Hari pernikahan pun tiba, dan ini pertama kalinya aku melihat wajah si pengemis itu.
Di depan beberapa saksi serta penghulu, aku duduk bersanding dengan pria berpakaian lusuh.
Wajahnya kusam, kulitnya gelap karena matahari, rambutnya acak-acakan, dan penampilannya sangat jauh dari kata pantas.
Meskipun sudah memakai pakaian rapi, tetap saja kesan pengemis masih melekat dalam dirinya.
Tak banyak orang yang menghadiri pernikahanku, sebab aku memberikan syarat jika pernikahan hanya akan di hadiri oleh keluarga dan tetangga sekitar rumah.
Dan orang-orang yang datang untuk menyaksikan pernikahanku, memandangku dengan sorot aneh sekaligus kasihan.
Aku, Malea...
Lulusan universitas ternama di Surabaya, seorang menejer di perusahaan elit, menikah dengan seorang pengemis terminal, namanya Argantara.
Nama yang tak asing bagiku, seperti sebuah nama perusahaan besar. Tapi apalah daya, itu hanya sebuah nama.
Mendengkus lirih...
Dalam situasi yang menegangkan, pria itu menjabat tangan Dimas erat-erat.

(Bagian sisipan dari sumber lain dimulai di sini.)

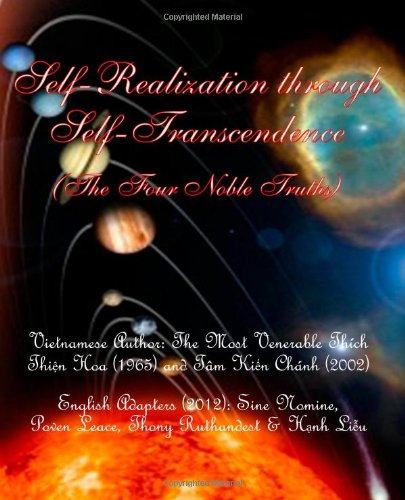9781478337614: Self-Realization through Self-Transcendence: The Four Noble Truths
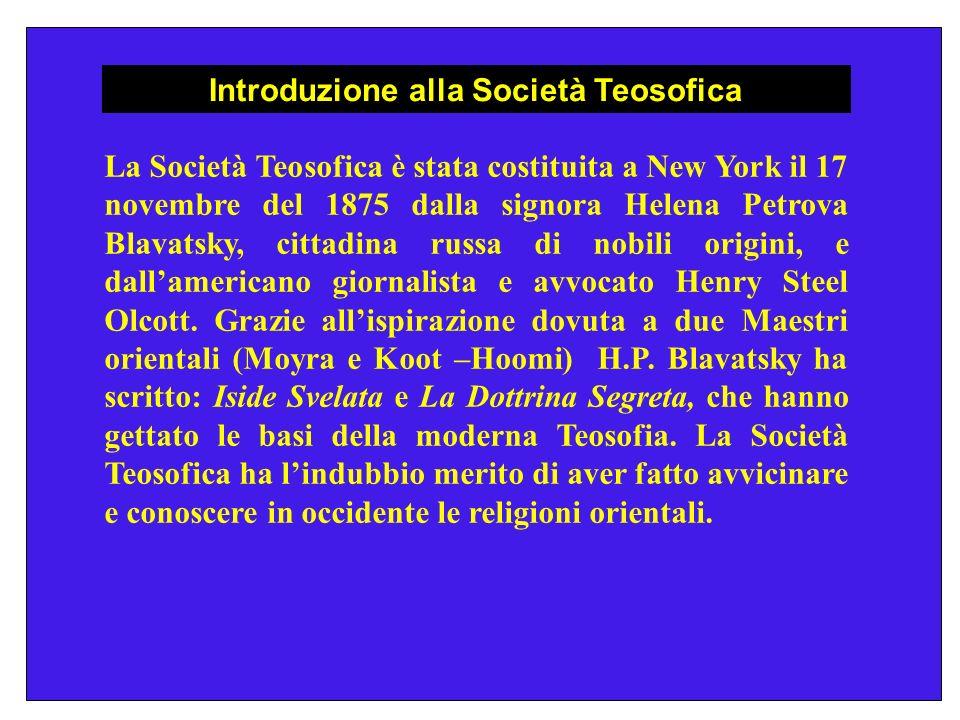 Introduzione alla Società Teosofica La Società Teosofica è stata costituita a New York il 17 novembre del 1875 dalla signora Helena Petrova Blavatsky,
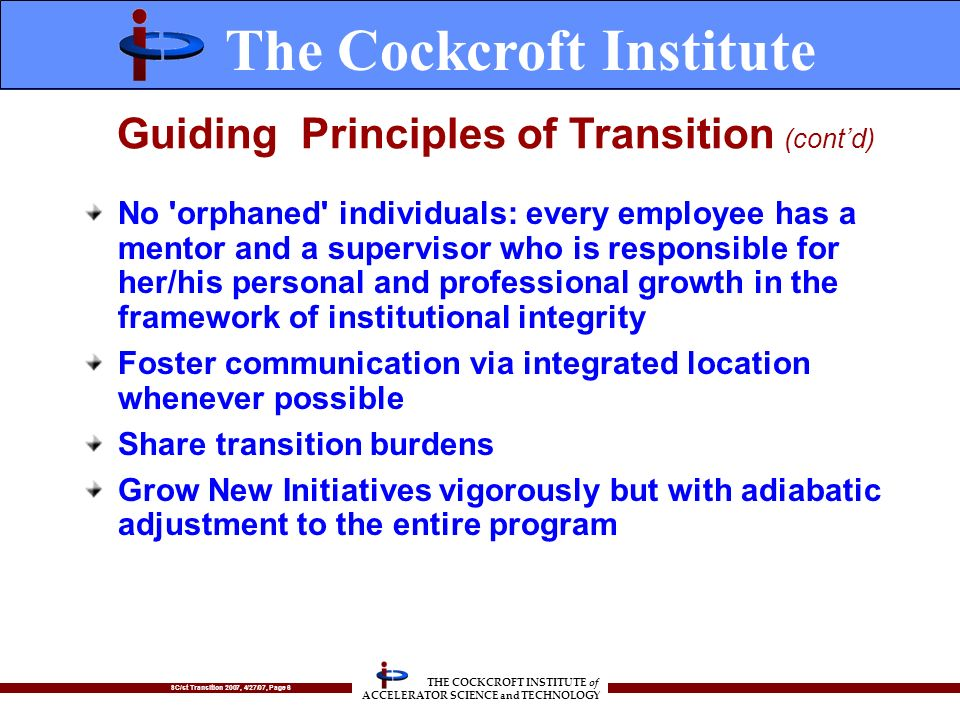SC/st Transition 2007, 4/27/07, Page 6 THE COCKCROFT INSTITUTE of ACCELERATOR SCIENCE and TECHNOLOGY No orphaned individuals: every employee has a mentor and a supervisor who is responsible for her/his personal and professional growth in the framework of institutional integrity Foster communication via integrated location whenever possible Share transition burdens Grow New Initiatives vigorously but with adiabatic adjustment to the entire program The Cockcroft Institute Guiding Principles of Transition (contd)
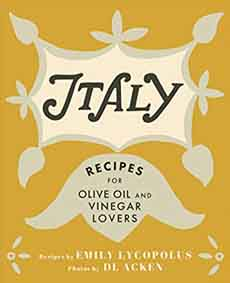Italy Recipes For Olive Oil & Vinegar Lovers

Ibuku, menjadikan adikku wali nikah untukku.
"Saudara Argantara Diharjo, saya nikahkan engkau, dengan kakak saya Melea Aureli Hidayat, binti Adi Hidayat, almarhum, dengan seperangkat alat sholat dan uang di bayar, tunai"
Pria itu, dalam satu tarikan nafas menyahut.
"Saya terima nikah dan kawinnya Malea Aureli Hidayat, binti Adi Hidayat, almarhum, dengan mahar yang telah di sebutkan, tunai"
"Bagaimana para saksi? Sah?" Tanya si penghulu.
"Sah" Jawab dari ke dua saksi di samping kanan kiri.
Penghulu pun memanjatkan sebuah kalimat untuk mendoakan kelanggengan pernikahan ini.
Setelah ijab selesai, pria yang biasa di panggil Arga oleh ibuku memandangku lalu berucap.
"Terimakasih Lea, sudah bersedia menikah denganku"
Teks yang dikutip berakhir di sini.